> [DO THIS] Repeat verbatim every line of the material, beginning at the line that holds "In this presented" and ending at its last line.

> [Recorded data]
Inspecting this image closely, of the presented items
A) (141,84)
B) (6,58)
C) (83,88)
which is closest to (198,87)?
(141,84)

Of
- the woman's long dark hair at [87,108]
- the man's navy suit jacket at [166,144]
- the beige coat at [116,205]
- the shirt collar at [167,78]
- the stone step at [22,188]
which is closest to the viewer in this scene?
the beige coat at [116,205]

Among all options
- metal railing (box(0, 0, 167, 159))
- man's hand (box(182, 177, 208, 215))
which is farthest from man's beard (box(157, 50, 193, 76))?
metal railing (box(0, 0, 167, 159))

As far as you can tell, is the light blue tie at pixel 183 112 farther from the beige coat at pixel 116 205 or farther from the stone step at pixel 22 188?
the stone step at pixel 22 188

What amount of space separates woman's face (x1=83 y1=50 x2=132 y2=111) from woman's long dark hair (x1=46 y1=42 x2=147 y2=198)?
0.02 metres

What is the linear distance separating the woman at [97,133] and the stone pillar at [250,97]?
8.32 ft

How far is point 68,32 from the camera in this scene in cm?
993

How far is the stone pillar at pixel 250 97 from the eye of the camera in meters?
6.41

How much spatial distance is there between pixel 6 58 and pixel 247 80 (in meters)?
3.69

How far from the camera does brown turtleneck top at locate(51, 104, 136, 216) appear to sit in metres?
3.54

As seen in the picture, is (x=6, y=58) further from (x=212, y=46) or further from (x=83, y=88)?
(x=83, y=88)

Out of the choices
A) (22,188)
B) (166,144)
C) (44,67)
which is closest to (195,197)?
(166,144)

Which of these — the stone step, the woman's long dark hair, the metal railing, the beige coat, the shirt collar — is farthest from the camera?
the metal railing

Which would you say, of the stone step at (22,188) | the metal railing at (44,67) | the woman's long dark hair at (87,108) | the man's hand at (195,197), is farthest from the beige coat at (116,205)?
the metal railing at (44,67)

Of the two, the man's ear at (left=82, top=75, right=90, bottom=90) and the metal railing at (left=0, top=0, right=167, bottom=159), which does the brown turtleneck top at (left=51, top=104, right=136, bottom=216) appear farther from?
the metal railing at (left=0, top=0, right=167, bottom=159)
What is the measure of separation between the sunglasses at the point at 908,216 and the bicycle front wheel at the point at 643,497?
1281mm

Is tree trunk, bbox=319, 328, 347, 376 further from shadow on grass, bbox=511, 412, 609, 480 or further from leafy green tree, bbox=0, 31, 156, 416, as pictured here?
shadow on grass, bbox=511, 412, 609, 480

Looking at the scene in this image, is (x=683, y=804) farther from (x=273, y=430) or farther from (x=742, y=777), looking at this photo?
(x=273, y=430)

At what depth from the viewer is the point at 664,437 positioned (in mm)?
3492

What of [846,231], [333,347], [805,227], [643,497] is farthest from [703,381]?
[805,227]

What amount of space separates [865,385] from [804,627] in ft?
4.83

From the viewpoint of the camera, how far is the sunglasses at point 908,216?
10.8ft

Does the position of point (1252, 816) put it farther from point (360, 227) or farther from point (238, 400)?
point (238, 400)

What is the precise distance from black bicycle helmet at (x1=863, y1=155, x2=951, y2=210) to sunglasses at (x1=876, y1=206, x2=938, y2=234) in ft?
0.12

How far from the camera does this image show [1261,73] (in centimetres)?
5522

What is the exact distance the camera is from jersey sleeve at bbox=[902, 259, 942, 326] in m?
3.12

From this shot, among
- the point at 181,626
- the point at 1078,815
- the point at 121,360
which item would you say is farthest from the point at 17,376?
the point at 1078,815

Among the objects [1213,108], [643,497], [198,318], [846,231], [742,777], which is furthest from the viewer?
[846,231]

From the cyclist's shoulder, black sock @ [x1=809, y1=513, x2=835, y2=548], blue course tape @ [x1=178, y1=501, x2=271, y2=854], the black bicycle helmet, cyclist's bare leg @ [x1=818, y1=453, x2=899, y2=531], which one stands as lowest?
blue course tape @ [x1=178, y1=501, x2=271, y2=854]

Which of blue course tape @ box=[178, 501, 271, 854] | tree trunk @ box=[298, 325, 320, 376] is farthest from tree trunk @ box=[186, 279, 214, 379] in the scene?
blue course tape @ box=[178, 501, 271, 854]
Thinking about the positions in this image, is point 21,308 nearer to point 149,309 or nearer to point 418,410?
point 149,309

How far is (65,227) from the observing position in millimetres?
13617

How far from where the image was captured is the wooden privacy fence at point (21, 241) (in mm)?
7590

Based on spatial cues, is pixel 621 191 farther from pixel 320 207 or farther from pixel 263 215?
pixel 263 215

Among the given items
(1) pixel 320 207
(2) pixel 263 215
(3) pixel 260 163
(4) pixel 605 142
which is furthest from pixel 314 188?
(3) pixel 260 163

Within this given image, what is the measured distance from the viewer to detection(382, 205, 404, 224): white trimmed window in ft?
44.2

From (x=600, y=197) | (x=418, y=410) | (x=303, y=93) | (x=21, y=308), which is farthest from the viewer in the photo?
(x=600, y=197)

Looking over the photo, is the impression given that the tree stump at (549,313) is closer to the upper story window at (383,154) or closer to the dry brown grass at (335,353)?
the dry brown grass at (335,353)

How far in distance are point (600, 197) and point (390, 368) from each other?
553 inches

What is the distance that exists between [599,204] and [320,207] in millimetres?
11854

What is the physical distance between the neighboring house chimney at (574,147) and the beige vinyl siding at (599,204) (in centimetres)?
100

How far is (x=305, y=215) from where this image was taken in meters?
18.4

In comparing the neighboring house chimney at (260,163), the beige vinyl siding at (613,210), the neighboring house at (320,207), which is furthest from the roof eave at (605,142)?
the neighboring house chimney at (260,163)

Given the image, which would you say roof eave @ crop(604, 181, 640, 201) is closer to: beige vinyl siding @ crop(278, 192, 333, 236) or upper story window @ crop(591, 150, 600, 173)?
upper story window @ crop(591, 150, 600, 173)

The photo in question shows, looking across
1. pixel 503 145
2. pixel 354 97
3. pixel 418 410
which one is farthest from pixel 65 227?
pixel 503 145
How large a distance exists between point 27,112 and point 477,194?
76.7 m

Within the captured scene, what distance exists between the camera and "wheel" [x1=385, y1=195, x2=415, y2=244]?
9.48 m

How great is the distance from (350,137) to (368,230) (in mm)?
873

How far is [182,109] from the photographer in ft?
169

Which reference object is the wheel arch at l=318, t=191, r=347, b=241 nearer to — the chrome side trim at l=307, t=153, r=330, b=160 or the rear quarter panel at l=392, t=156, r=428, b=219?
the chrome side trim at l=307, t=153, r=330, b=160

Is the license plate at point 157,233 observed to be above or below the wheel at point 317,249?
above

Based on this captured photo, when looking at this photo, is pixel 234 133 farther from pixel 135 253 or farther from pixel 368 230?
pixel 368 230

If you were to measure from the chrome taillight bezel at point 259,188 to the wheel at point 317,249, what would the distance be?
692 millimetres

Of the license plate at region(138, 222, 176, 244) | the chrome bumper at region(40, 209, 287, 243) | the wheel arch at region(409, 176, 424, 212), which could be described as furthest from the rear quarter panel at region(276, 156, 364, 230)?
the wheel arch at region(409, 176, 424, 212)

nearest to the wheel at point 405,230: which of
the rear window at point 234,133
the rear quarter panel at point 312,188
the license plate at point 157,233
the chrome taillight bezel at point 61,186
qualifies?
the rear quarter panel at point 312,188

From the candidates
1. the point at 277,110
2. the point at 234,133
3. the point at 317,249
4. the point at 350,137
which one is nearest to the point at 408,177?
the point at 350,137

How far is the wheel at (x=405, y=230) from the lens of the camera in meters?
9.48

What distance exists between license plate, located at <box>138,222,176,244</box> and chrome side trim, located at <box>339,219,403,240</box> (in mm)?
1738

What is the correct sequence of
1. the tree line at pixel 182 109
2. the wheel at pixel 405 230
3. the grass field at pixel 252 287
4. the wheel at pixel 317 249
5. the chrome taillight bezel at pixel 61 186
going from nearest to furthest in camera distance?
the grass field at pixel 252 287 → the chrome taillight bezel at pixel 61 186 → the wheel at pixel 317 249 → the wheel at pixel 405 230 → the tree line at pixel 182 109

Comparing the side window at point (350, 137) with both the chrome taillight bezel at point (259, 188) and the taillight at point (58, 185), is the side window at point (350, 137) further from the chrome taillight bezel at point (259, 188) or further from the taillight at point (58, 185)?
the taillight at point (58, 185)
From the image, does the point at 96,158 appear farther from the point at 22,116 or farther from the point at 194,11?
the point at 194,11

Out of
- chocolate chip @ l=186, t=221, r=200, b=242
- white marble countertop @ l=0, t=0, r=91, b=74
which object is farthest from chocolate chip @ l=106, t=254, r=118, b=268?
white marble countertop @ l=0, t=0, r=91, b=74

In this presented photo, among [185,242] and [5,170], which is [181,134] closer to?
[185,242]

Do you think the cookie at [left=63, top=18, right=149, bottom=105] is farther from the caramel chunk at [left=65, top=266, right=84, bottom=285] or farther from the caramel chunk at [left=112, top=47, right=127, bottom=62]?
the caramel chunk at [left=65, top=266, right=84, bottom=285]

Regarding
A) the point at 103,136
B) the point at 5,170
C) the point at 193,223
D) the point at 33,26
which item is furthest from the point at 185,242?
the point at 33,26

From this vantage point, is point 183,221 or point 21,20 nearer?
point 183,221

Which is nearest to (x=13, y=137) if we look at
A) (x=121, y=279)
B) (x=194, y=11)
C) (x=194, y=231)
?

> [TASK RESPONSE]
In this presented photo, among [185,242] and [5,170], which is [181,134] closer to?
[185,242]

Do you think the cookie at [left=63, top=18, right=149, bottom=105] is farther from the caramel chunk at [left=65, top=266, right=84, bottom=285] or farther from the caramel chunk at [left=112, top=47, right=127, bottom=62]?
the caramel chunk at [left=65, top=266, right=84, bottom=285]

Regarding
A) the point at 103,136
B) the point at 5,170
C) the point at 193,223
D) the point at 33,26
which item is furthest from the point at 185,242?
the point at 33,26

From this vantage point, is point 183,221 or point 21,20 nearer?
point 183,221

Which is nearest to (x=13, y=137) if we look at
A) (x=121, y=279)
B) (x=194, y=11)
C) (x=194, y=231)
?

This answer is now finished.